[Begin]

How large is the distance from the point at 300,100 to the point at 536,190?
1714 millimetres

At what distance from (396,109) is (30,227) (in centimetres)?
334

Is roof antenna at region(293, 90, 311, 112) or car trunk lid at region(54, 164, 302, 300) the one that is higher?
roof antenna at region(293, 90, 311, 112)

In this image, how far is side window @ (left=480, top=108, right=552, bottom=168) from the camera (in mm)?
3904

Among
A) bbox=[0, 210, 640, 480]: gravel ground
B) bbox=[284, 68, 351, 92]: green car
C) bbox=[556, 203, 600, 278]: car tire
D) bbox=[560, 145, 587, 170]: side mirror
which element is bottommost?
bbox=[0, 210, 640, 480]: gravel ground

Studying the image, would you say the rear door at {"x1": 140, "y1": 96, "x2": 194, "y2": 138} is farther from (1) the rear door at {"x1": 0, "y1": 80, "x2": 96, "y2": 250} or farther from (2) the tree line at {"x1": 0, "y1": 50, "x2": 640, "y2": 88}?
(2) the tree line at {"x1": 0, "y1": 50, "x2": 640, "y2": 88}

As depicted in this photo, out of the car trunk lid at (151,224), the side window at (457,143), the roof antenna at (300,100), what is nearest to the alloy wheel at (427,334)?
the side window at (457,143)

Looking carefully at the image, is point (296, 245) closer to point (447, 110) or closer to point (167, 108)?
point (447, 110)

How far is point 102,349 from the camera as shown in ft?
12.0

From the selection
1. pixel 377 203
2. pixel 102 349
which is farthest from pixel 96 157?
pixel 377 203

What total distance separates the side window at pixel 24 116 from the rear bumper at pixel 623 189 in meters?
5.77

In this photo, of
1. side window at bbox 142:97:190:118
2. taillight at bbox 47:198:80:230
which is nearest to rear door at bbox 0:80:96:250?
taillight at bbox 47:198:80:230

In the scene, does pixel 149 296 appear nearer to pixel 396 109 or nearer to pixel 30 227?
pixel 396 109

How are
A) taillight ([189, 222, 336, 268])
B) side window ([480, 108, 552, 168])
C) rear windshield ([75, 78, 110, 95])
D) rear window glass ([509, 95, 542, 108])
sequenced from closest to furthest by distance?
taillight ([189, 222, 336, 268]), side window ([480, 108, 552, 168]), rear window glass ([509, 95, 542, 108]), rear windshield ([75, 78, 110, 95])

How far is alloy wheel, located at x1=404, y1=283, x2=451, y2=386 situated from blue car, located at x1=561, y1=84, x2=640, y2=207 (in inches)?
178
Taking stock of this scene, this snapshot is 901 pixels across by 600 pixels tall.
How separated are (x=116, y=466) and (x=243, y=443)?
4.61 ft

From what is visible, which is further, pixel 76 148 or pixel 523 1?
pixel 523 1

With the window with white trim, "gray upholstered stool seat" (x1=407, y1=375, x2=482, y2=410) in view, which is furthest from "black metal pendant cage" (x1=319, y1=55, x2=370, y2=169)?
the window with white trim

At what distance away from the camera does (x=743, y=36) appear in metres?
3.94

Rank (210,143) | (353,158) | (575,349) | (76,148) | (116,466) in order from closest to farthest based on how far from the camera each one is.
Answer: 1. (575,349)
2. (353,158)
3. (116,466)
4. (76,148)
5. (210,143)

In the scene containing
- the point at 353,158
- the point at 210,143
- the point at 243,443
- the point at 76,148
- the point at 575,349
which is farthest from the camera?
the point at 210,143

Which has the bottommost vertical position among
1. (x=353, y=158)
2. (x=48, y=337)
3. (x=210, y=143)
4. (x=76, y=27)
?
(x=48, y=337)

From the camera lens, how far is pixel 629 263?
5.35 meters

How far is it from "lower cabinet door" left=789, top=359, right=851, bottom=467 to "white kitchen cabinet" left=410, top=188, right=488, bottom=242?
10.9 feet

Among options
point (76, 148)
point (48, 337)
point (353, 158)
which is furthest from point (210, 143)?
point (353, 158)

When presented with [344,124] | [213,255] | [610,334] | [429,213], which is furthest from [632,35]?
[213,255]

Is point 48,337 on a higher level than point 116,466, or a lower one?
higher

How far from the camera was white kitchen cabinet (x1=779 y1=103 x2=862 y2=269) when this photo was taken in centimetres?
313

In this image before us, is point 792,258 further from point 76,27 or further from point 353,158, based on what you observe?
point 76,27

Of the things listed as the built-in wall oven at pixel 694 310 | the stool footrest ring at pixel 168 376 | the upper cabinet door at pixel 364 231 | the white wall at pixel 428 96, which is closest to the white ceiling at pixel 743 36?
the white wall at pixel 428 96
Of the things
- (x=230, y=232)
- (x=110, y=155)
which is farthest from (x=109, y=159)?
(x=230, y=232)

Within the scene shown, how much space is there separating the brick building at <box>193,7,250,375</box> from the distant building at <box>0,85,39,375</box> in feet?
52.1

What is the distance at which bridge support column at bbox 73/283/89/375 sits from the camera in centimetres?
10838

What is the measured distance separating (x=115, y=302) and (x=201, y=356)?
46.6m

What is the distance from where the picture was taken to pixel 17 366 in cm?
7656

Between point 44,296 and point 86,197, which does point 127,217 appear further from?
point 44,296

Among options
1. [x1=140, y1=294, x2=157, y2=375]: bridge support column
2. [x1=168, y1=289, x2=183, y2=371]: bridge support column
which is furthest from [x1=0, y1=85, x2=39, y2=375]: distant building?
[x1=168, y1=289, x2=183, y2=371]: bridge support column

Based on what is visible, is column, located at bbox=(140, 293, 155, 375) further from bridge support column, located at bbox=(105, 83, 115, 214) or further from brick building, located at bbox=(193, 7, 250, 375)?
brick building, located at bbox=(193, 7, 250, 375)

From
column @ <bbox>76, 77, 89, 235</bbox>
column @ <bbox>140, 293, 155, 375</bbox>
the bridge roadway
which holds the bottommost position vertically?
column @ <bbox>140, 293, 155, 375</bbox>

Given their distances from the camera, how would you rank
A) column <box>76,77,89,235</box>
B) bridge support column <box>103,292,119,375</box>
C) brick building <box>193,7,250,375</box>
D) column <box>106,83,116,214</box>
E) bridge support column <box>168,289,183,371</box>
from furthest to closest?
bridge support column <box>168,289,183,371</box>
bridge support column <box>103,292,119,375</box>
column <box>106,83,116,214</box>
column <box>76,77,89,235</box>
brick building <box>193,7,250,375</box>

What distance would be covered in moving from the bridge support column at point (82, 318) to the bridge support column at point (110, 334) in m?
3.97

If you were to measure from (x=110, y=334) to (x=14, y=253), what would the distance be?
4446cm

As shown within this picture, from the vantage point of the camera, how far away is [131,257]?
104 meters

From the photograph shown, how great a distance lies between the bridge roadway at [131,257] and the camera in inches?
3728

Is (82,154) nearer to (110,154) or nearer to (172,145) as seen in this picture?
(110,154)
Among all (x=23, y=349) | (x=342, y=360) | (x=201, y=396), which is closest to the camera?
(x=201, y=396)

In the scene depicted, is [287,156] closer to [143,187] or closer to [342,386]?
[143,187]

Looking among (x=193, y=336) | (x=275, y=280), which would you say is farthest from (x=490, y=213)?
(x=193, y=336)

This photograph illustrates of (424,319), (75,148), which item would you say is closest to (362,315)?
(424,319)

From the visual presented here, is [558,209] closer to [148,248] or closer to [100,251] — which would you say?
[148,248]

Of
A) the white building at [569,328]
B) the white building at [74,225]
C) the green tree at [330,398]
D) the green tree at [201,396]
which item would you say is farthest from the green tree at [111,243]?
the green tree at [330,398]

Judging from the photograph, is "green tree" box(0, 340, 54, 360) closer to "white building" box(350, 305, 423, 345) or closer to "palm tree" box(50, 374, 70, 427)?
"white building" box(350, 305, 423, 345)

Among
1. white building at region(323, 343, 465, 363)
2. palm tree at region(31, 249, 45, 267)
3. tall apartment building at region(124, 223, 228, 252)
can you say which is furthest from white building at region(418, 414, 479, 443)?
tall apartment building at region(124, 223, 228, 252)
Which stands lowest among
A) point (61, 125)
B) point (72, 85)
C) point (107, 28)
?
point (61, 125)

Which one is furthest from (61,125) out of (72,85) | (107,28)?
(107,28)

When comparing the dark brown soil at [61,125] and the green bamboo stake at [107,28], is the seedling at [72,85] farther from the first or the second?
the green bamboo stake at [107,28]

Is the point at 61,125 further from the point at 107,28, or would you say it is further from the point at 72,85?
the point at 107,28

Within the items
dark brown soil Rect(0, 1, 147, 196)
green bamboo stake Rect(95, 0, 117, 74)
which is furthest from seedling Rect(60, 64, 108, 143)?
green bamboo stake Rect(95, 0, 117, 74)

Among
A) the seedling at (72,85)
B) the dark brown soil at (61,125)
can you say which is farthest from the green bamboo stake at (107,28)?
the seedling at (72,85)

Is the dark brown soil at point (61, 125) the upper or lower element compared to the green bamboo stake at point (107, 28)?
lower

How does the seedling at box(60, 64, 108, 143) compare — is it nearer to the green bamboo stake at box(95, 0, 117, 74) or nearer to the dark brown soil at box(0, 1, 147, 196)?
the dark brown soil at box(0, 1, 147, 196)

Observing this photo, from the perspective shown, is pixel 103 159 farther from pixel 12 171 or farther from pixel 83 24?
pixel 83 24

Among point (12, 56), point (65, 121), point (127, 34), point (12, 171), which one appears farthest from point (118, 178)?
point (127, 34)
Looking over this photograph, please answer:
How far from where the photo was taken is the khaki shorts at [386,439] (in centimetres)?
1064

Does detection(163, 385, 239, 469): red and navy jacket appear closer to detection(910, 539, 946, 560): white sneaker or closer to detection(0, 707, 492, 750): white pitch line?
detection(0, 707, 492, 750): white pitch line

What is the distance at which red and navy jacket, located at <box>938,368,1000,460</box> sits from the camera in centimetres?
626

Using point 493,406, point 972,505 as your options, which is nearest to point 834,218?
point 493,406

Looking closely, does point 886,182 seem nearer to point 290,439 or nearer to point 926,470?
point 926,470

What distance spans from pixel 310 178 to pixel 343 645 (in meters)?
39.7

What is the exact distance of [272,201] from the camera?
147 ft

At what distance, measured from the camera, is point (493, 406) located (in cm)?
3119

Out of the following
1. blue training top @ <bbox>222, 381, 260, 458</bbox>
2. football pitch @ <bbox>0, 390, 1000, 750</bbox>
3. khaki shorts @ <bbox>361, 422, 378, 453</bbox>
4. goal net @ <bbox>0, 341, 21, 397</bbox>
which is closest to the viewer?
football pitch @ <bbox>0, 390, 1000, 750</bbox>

[End]

• **INSTRUCTION**
Quote the lines of the listing above that run from the line with "Is the dark" through its last line, both included, and nothing else.

• **TASK OUTPUT**
Is the dark brown soil at point (61, 125) the upper or lower element compared to the green bamboo stake at point (107, 28)?
lower

How does the seedling at box(60, 64, 108, 143) compare — is it nearer to the green bamboo stake at box(95, 0, 117, 74) or nearer to the dark brown soil at box(0, 1, 147, 196)?
the dark brown soil at box(0, 1, 147, 196)

Observing this photo, from the perspective shown, is pixel 103 159 farther from pixel 12 171 or farther from pixel 83 24?
pixel 83 24

Among point (12, 56), point (65, 121), point (127, 34), point (12, 171), which one appears farthest from point (118, 178)?
point (127, 34)
Looking over this photograph, please answer:
How far from where the photo was taken is the khaki shorts at [386,439] (in centimetres)?
1064

Does detection(163, 385, 239, 469): red and navy jacket appear closer to detection(910, 539, 946, 560): white sneaker or closer to detection(0, 707, 492, 750): white pitch line?
detection(0, 707, 492, 750): white pitch line

What is the distance at which red and navy jacket, located at <box>938,368,1000,460</box> sits from the camera in centimetres?
626

Using point 493,406, point 972,505 as your options, which is nearest to point 834,218?
point 493,406

Looking closely, does point 886,182 seem nearer to point 290,439 or nearer to point 926,470?
point 926,470

What distance spans from pixel 310 178 to pixel 343 645 (in meters)?
39.7

What is the exact distance of [272,201] from the camera?
147 ft

At what distance, measured from the camera, is point (493, 406) located (in cm)?
3119

Out of the following
1. blue training top @ <bbox>222, 381, 260, 458</bbox>
2. football pitch @ <bbox>0, 390, 1000, 750</bbox>
3. khaki shorts @ <bbox>361, 422, 378, 453</bbox>
4. goal net @ <bbox>0, 341, 21, 397</bbox>
which is closest to the viewer?
football pitch @ <bbox>0, 390, 1000, 750</bbox>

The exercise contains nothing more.